5. Annihilation (Alex Garland)
Having cut his teeth on the rather excellent Ex Machina (and also Dredd if rumours are to be believed), Alex Garland considerably upped his ambitions with this film, which follows a stellar female cast (Natalie Portman, Tessa Thompson and more) into the unknown, exploring an alien presence in the Florida swampland. Another casualty of the inexorable pull of Netflix, this one really would have benefited from cinematic release – not least for the scope of its finale – and its a measure of its quality that it still rings as a modern sci-fi classic on the small screen.
4. Suspiria (Luca Guadagnino)
Remaking Suspiria seemed like a fool’s errand, but credit to Luca Guadagnino for taking the bones of the venerated original and producing a radically different interpretation, one that meets and confounds an audience’s fears and expectations head-on. The result – whisper it – may well be an improvement on Dario Argento’s style-over-substance classic. Guadagnino’s movie is a tougher, somehow stranger beast. It’s expansive running time divided audiences as much as some of its content, but for those that went with it, a spell was well and truly cast.
A festival darling on the circuit in 2017 that didn’t quite explode as expected on hitting the UK back in the spring, 120 BPM investigates the lives, loves and deaths of AIDS activists in Paris in the early 90’s. It’s a sprawling, coolly heartrending piece of work that more than matches up on repeat visits. An essential, tender and angry experience, dusted with euphoric beauty. If that piques your interest at all, please investigate.
2. Shoplifters (Hirokazu Kore-Eda)
Hirokazu Kore-Eda is one of the great filmmakers of our times. His predeliction for family tales and understated emotion generates many worthy comparisons to the great Yasujiro Ozu. But Kore-Eda is also his own man. Shoplifters – winner of the Palme d’Or at Cannes – is a particularly modern take on family, focusing on a group held together by necessity on the fringes of society. Blood relation takes a backseat to outcast camaraderie. Shoplifters is by turns heartwarming and tragic, while the bittersweet is a mainstay. With perfect performances from its multi-generational cast, this is among the finest in a frequently stunning career. And it’d have taken the top spot if it weren’t for a very special 2017 holdover…

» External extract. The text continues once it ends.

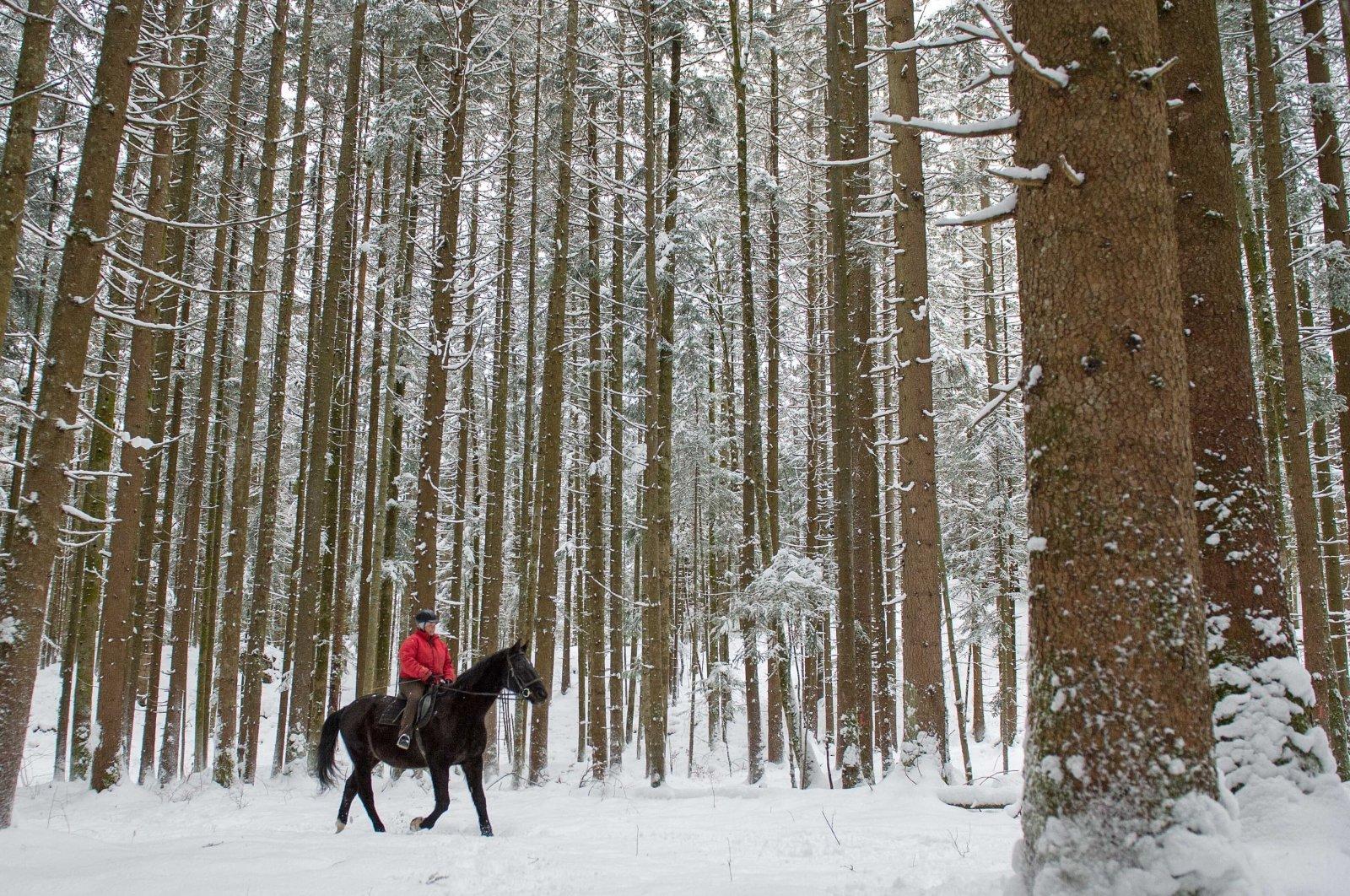 A woman rides with her horse through a forest near Lofer, Austrian province of Salzburg, Feb. 2, 2015. (AP Photo)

1. Phantom Thread (Paul Thomas Anderson)
The US got Paul Thomas Anderson’s most recent masterpiece at the tail end of 2017, giving us the heads up that this was going to be a special one. A beguiling, sinuous examination of OCD and a very curious extraction of what makes an S&M relationship work, Phantom Thread funnels these themes into a 1950’s romance picture about a fusspot dressmaker and his muse. The result is nothing short of phenomenal. Phantom Thread opens with fire playing upon the face of Alma (Vicky Krieps). She is a source of warmth brought into the chilly palette of the House of Woodcock; a place of riotous backhanded dialogue and utmost precision..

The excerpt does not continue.